While I have visited our other GEM sites in Lebanon, Rwanda, S. Africa, and Malawi, this was my first time to Kakuma, tucked away in its remote desert location in Turkana country, the poorest region of Kenya. It was a gut punch.
I don’t know that the refugees in Kakuma suffer any more or any less than their peers I had visited elsewhere. As poor as Kenya is, Malawi is poorer (the poorest country on earth by some estimates). There are markets, entrepreneurs (even a reputed millionaire), commerce, and even a football club, FC Kakuma.
What hit me so hard was not the privations (I have seen those many times), but a simple conversation with a young man who had spent 26 years in the camp (he was brought there at age 3 or 4; no one knows exactly), almost the entirety of his life.
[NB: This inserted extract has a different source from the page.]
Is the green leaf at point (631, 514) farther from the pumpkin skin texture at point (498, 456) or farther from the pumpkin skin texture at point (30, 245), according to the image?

Without any family. His smile is beatific, he is a poet, buys candy for the children near his shelter. He said to me, “Sometimes I think I’ll never get out and maybe I should give up, but I have to step back from that black place and keep hope.” It broke my heart. He is too sweet for a world that is often too cruel, that keeps 200,000 people in a prison of sorts for decades. His clinging to hope in such a hopeless place was almost too much to bear.
The number of displaced people in the world is now over 70 million and the average length of time as a refugee has climbed to over 20 years. Kakuma drove home the enormity of the problem. That conversation drove home the near hopelessness that comes with the feeling that the world doesn’t care, that no one is listening. Indeed, a staffer told us that suicide rates are climbing and that they spiked with the news that the US is drastically cutting its refugee resettlements and favoring those with high incomes and education. Globally, less than 1% of refugees get resettled, but it’s the slim hope that can sustain.
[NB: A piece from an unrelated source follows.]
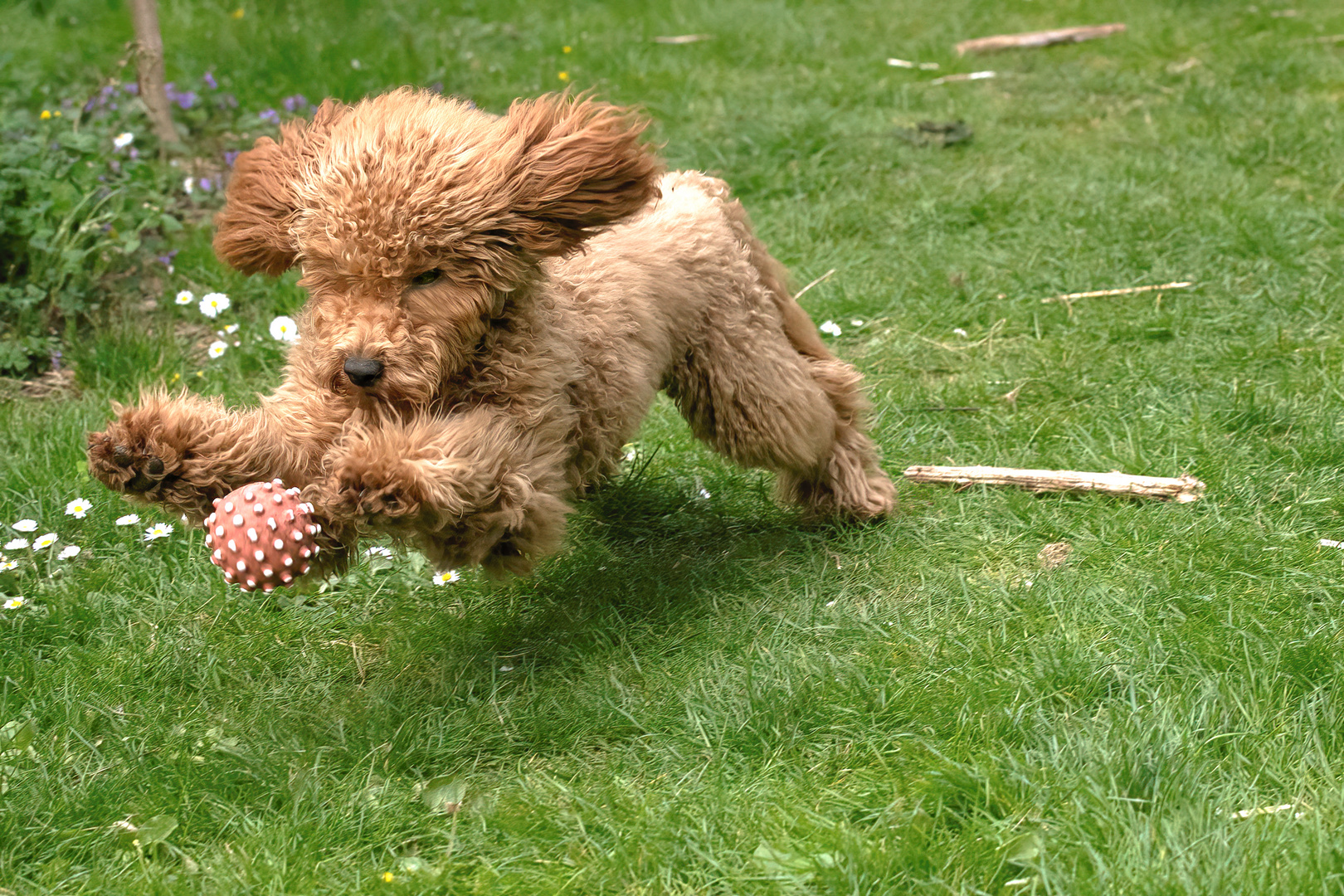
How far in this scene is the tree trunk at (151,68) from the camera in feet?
20.3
We hope to get the young man in question to our campus, with a full scholarship. When we told him he was overcome. But I later shared with Ignazio, the UNHCR camp administrator and a wonderful man who has worked in the world’s hardest places, that I despaired at the enormity of the need, that in helping one or two, we were leaving behind so, so many.
He immediately interrupted me and said, “Stop. Don’t go there – it will eat you up. You do all you can for all those you can. That’s what you can do and it’s the only way to stay sane in this work.” Later, when the student was thanking us, he also expressed a kind of survivor’s guilt and worried about those he was leaving behind. Ignazio said to him, “If you get to America, you are doing so for all those who are still here. You will be the hope. You must do this for them.”
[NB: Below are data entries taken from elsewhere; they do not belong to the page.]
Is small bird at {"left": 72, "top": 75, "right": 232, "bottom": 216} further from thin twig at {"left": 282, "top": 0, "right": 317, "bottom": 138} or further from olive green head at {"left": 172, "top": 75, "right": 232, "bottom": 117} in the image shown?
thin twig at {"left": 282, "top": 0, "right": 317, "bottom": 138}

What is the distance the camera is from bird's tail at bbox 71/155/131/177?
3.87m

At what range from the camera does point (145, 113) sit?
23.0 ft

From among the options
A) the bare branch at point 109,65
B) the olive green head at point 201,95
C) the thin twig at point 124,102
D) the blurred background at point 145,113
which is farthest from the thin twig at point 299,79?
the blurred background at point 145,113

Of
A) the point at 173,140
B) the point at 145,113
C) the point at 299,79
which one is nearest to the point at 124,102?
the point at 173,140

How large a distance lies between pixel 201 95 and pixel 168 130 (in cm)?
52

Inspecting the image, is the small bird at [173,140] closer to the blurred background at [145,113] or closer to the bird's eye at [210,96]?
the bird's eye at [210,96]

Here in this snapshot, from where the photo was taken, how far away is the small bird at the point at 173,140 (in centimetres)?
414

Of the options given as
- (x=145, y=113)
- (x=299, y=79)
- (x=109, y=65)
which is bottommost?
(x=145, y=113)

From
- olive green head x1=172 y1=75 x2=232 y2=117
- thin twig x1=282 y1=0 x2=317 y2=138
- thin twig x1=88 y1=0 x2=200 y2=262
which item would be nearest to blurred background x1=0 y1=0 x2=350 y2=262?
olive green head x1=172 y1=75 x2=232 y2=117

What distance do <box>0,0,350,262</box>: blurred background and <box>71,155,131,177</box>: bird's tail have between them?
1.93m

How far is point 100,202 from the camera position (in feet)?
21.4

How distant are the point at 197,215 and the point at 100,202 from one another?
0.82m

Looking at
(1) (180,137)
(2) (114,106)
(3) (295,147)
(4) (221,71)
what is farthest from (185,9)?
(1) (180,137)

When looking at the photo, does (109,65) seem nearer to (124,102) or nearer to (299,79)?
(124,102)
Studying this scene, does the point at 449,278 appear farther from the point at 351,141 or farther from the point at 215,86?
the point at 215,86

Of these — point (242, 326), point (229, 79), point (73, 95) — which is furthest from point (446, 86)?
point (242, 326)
We all work in worlds of programming, budgets, planning, stakeholders, personnel, and all the machinery required to do the work we do. However, the young man and Ignazio gave me the two essential reminders I so badly needed:
That we must do all we can for all we can in the places we find ourselves.
We are in the business of hope.
The work we do can’t fix the great shortcomings of humanity, but it can change – even save – the lives of those we touch. And that gives hope for all those we do not touch.